→ Extrait fourni:
►

Et là une fois de plus il nous frappe par sa science du phrasé, par la ligne de chant d’une rare homogénéité, par la couleur vocale, par l’intelligence du propos. Il incarne par la voix, mais sans la présence qu’on sait forte quand on lui donne quelque chose à faire sur scène.
On peut admettre qu’une mise en scène veuille montrer la passivité ou l’impuissance des personnages, mais pour cela, il faut trouver des gestes qui la traduisent, et ne pas les laisser sur scène les bras ballants, comme c’est le cas ici Voilà qui pèse lourdement sur l’ambiance générale du plateau, voire sur la lecture scénique.

Piotr Beczala

Piotr Beczala (Lohengrin)

Piotr Beczala est Lohengrin. Il l’a été une fois à Dresde avec Anna Netrebko sous la direction de Christian Thielemann. Ce fut une représentation annoncée par les trompettes de la renommée. Elle fut honorable, mais pour le mythe, il faudra attendre le prochain cygne…
Beczala est un chanteur éminemment sérieux, qui se prépare, qui maîtrise parfaitement le texte, qui sait magnifiquement chanter. J’ai souri cependant en lisant çà et là qu’il avait un style italien : vu le succès très moyen remporté à la Scala dans Alfredo (huées comprises), on doit supposer que le public de la Scala, ne sait ce qu’est le style italien.

◄

→ Données extraites:
►

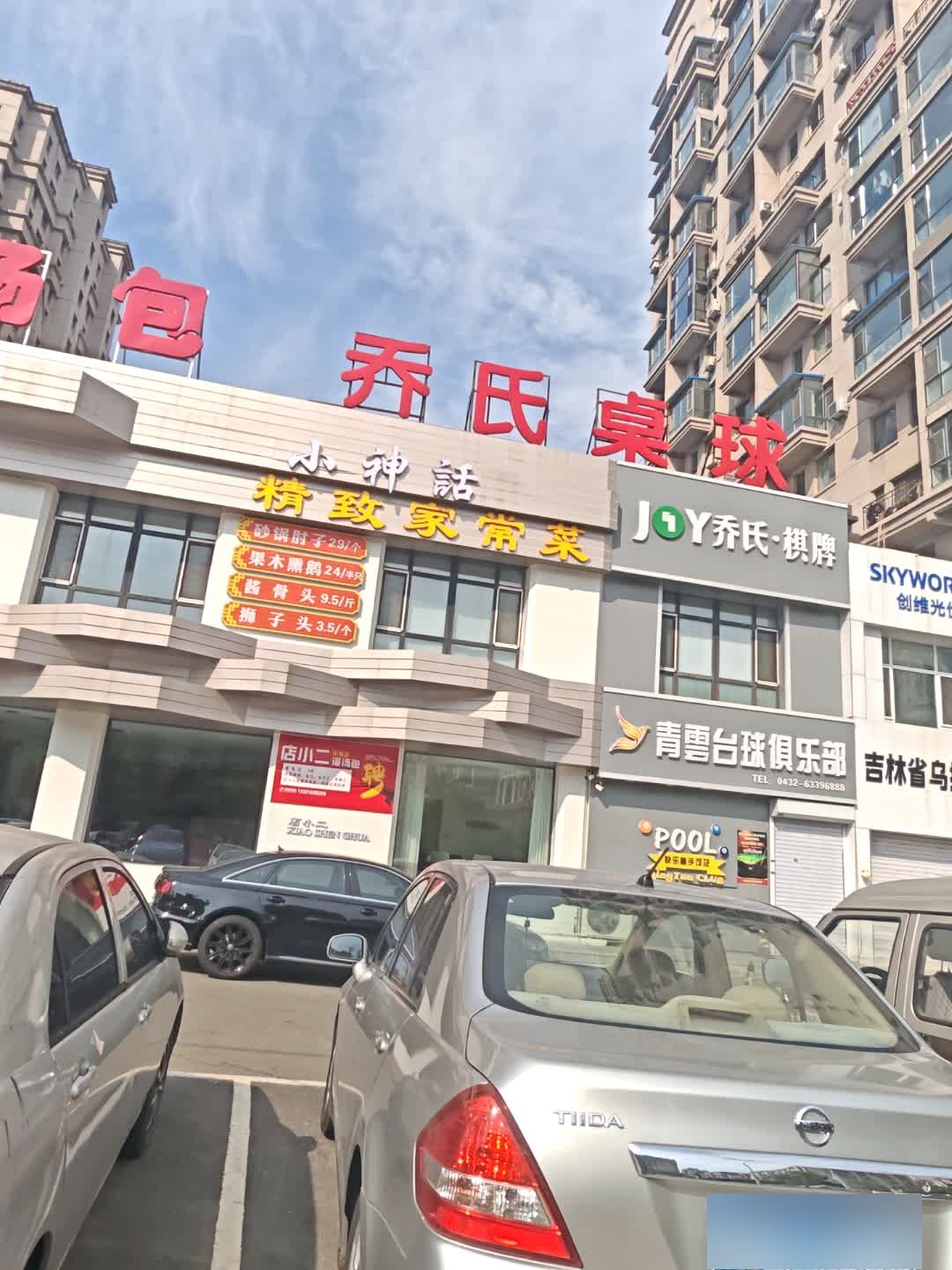 青云台球俱乐部(中东店)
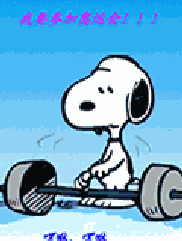 我要参加奥运会可爱趣图gif搞笑图片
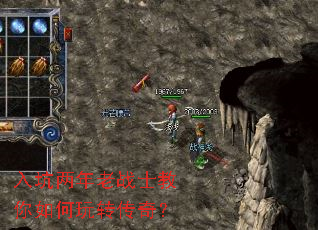 ���������սʿ���������ת���棿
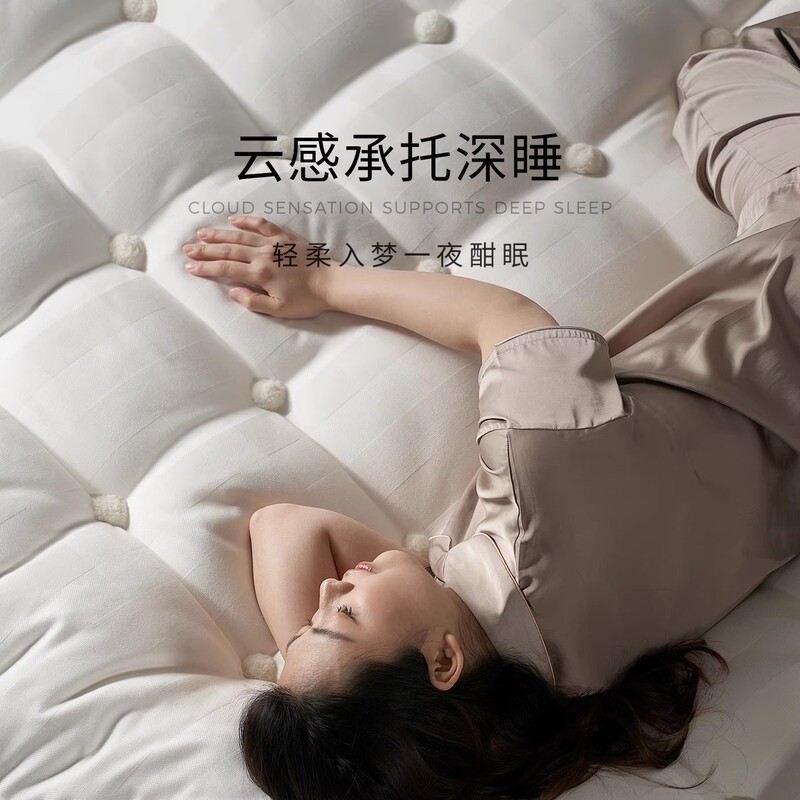 西伯利亚马尾毛顶垫独立弹簧羊绒床垫酒店家用榻榻米顶奢睡感|undefined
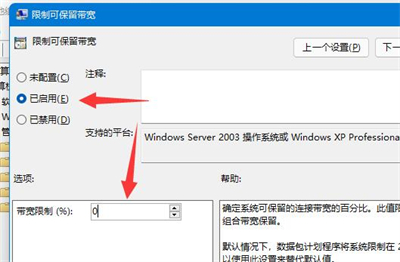 Windows11只有百兆网速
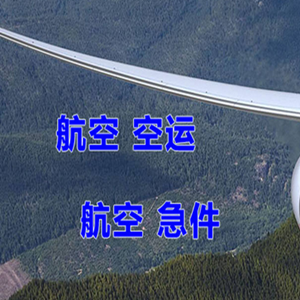 萨尔图航空物流快递-选东方航空和上海航空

◄

→ Votre tâche: Recopiez le passage de la critique d'opéra qui s'ouvre sur les mots contenant « On peut admettre » et se clôt sur « Piotr Beczala (Lohengrin) », en substituant « les bras croisés » à « les bras ballants ». Les lignes ci-dessus n'ont aucun rapport avec la critique d'opéra.

→ Réponse attendue:
On peut admettre qu’une mise en scène veuille montrer la passivité ou l’impuissance des personnages, mais pour cela, il faut trouver des gestes qui la traduisent, et ne pas les laisser sur scène les bras croisés, comme c’est le cas ici Voilà qui pèse lourdement sur l’ambiance générale du plateau, voire sur la lecture scénique.

Piotr Beczala

Piotr Beczala (Lohengrin)